EkstraKLASA: Powiew świeżości
Termalica Bruk-Bet Nieciecza to beniaminek jakiego jeszcze nie było. Dzięki właścicielom klubu Danucie i Krzysztofowi Witkowskim Ekstraklasa trafiła do wsi, w której zameldowanych jest 750 mieszkańców. To mniej niż adeptów futbolu w akademii Lecha Poznań. "Słonie" umożliwiły powrót Ekstraklasy do Mielca, gdzie organizowały domowe mecze zanim została zakończona budowa stadionu w Niecieczy. Kiedyś gościły tam wielkie, piłkarskie marki, ale od kilkunastu lat nie było futbolu na wysokim poziomie. W siedmiu rozegranych na Podkarpaciu meczach Termalica zdobyła 11 punktów, co dało średnią 1,57 punktu na spotkanie.

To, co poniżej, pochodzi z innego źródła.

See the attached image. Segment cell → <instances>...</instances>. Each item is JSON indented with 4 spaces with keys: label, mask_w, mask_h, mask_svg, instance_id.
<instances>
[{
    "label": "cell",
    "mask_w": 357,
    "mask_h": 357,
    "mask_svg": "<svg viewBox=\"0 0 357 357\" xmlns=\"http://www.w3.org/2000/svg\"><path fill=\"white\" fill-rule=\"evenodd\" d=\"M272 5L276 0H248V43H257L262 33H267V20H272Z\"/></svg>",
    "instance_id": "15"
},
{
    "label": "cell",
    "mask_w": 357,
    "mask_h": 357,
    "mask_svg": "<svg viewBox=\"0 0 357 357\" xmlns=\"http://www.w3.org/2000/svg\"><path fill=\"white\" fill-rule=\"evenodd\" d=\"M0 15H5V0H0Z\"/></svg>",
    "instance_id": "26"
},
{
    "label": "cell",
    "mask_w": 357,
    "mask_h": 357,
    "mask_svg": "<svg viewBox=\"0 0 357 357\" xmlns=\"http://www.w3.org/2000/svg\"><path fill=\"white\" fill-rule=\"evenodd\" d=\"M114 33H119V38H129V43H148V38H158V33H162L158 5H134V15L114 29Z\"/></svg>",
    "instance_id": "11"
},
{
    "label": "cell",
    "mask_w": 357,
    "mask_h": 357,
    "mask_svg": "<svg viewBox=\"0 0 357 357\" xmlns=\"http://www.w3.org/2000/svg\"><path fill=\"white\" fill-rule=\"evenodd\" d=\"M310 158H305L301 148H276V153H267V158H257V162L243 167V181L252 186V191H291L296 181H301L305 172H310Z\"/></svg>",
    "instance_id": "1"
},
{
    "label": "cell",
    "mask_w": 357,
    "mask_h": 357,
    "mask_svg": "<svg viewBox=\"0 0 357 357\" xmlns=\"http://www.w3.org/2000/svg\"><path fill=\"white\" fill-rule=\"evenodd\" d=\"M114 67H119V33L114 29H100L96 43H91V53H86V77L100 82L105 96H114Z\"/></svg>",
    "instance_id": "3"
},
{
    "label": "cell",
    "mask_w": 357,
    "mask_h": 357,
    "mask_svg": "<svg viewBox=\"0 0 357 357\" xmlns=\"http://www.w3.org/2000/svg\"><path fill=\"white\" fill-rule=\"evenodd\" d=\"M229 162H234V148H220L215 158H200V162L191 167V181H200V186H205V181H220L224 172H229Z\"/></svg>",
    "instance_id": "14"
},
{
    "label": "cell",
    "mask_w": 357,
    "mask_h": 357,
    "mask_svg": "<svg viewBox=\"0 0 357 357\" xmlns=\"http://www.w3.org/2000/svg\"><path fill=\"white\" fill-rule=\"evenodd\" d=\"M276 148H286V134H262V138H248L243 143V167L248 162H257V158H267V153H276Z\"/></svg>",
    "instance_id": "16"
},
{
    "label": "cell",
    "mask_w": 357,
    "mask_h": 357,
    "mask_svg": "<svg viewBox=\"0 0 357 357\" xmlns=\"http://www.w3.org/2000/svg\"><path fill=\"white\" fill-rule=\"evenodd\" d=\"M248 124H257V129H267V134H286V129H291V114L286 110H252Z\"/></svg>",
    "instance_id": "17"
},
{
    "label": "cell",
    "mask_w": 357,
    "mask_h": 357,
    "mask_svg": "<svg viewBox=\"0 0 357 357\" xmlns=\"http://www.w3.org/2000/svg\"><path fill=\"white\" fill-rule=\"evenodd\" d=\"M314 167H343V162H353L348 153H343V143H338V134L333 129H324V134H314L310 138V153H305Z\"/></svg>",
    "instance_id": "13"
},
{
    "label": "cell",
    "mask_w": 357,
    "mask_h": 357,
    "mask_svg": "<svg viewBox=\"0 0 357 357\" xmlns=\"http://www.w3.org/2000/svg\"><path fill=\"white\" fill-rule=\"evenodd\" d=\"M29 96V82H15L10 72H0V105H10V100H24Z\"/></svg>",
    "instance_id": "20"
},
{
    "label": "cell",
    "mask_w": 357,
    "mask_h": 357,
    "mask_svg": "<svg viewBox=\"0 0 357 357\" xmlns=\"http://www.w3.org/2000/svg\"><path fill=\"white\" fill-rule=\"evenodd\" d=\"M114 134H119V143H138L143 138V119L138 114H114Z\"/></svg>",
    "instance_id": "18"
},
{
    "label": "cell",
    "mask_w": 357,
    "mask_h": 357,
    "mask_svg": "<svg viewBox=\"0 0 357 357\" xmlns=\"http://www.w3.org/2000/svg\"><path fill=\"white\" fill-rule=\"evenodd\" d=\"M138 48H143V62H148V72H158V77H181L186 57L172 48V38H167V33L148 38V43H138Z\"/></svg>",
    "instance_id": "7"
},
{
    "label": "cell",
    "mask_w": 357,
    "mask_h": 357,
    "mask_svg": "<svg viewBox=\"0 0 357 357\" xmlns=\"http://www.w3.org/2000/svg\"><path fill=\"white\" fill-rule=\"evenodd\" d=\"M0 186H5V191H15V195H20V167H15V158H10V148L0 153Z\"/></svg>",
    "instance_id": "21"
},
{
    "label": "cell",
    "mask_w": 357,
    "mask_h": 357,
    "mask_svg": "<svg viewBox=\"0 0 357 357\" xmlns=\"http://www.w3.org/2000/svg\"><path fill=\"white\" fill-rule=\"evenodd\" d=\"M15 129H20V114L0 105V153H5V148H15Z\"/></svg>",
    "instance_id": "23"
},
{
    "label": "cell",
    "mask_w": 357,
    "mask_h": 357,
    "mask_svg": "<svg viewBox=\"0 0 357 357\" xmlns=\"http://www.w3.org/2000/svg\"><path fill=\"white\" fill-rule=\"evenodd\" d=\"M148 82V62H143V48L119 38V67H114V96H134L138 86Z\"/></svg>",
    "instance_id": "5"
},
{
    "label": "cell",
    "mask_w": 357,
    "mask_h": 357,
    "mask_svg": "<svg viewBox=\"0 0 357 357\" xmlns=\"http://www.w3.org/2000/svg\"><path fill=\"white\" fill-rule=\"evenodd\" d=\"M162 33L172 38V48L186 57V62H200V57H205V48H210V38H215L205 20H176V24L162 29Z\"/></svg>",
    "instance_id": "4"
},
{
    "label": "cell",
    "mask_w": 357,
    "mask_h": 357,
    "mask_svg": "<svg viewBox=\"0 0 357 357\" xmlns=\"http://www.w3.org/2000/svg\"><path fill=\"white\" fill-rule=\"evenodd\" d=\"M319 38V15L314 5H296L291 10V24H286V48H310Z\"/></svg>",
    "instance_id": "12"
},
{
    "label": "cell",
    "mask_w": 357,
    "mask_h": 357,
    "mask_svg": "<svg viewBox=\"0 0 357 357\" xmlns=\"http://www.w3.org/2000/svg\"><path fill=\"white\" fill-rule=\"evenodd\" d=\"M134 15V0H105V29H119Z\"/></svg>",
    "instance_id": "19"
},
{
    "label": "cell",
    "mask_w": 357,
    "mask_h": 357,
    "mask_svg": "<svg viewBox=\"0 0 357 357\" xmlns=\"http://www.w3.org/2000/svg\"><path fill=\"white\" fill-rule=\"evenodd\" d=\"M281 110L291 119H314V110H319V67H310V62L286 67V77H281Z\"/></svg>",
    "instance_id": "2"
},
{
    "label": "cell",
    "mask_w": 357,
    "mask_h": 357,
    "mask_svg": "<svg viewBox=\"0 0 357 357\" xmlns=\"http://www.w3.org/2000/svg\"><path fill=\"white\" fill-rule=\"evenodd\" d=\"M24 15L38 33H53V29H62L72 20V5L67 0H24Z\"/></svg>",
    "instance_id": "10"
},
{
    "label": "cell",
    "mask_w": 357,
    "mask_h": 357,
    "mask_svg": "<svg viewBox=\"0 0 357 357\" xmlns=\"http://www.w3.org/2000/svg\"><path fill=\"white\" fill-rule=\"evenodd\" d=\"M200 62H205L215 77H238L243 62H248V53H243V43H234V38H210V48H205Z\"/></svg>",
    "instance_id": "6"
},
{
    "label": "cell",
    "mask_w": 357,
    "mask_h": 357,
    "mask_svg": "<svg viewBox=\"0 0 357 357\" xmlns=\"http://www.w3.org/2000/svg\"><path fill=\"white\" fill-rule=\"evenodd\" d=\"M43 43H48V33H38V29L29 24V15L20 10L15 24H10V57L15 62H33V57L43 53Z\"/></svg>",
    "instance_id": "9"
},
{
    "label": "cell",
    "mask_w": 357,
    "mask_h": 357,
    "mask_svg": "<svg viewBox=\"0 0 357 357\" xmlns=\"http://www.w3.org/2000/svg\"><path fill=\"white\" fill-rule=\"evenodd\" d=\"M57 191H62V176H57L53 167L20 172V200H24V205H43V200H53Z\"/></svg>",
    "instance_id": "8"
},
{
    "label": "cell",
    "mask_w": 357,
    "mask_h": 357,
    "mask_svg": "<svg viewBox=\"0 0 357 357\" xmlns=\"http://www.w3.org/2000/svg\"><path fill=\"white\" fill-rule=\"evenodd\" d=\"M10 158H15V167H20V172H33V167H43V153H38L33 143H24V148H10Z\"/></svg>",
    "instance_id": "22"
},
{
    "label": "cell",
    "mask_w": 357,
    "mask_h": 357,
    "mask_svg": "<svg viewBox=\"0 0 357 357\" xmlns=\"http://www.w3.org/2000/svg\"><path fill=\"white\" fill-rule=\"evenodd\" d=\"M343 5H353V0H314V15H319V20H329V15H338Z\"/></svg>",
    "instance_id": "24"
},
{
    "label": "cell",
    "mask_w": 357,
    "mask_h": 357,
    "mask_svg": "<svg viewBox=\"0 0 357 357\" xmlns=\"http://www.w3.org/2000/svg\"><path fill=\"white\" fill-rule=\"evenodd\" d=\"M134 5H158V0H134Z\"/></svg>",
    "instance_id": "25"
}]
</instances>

Na dodatek trener Mandrysz pokazał Polsce kilku zawodników nieznanych lub "zakurzonych" jak Sebastian Nowak, Dawid Sołdecki czy Tomasz Foszmańczyk.
EkstraKLAPA: Zapomnieli o transferach
Problem powstał w defensywie. Przed sezonem z drużyny odeszli dwaj piłkarze, którzy byli filarami bloku obronnego: Jakub Czerwiński i Bartosz Kopacz. Klub zamiast pomyśleć o uzupełnieniu kadry, postanowił podbić Ekstraklasę z nieopierzonym stoperem Michałem Markowskim. Dopiero zakontraktowany rzutem na taśmę weteran Pavol Stano poukładał grę w tyłach, a także zdobył gola na wagę pierwszego zwycięstwa. Tak istotne ruchy kadrowe powinny być jednak dokonane zawczasu. Wtedy Termalica Bruk-Bet mogłaby uniknąć ligowo-pucharowej serii porażek na początku sezonu.
Lider: Piotr Mandrysz
Drużyna z Niecieczy była bardziej solidnym kolektywem niż plejadą gwiazd. W klasyfikacji kanadyjskiej najwyżej plasują się Kędziora, Plizga i Babiarz, ale są na miejscach poza czołową "40". Docenić warto jedynego niezniszczalnego gracza Dawida Sołdeckiego, który stał się filarem defensywy. Nad wszystkim czuwa Piotr Mandrysz - absolutnie kluczowa postać. Trener był tym, który wprowadzał w szatni niezbędny spokój, gdy Termalica Bruk-Bet walczyła o awans. Nie spanikował również w trudnych momentach obecnego sezonu. Mandrysz zacznie w styczniu swój trzeci rok w klubie.
Cytat: Piotr Mandrysz
- Dla wszystkich moich zawodników granie w grudniu to jakieś nowum. Występowaliśmy w niższej lidze, a tam rozgrywki kończyły się w listopadzie. Niektórzy z moich piłkarzy byli w Ekstraklasie, ale wtedy w grudniu się nie grało.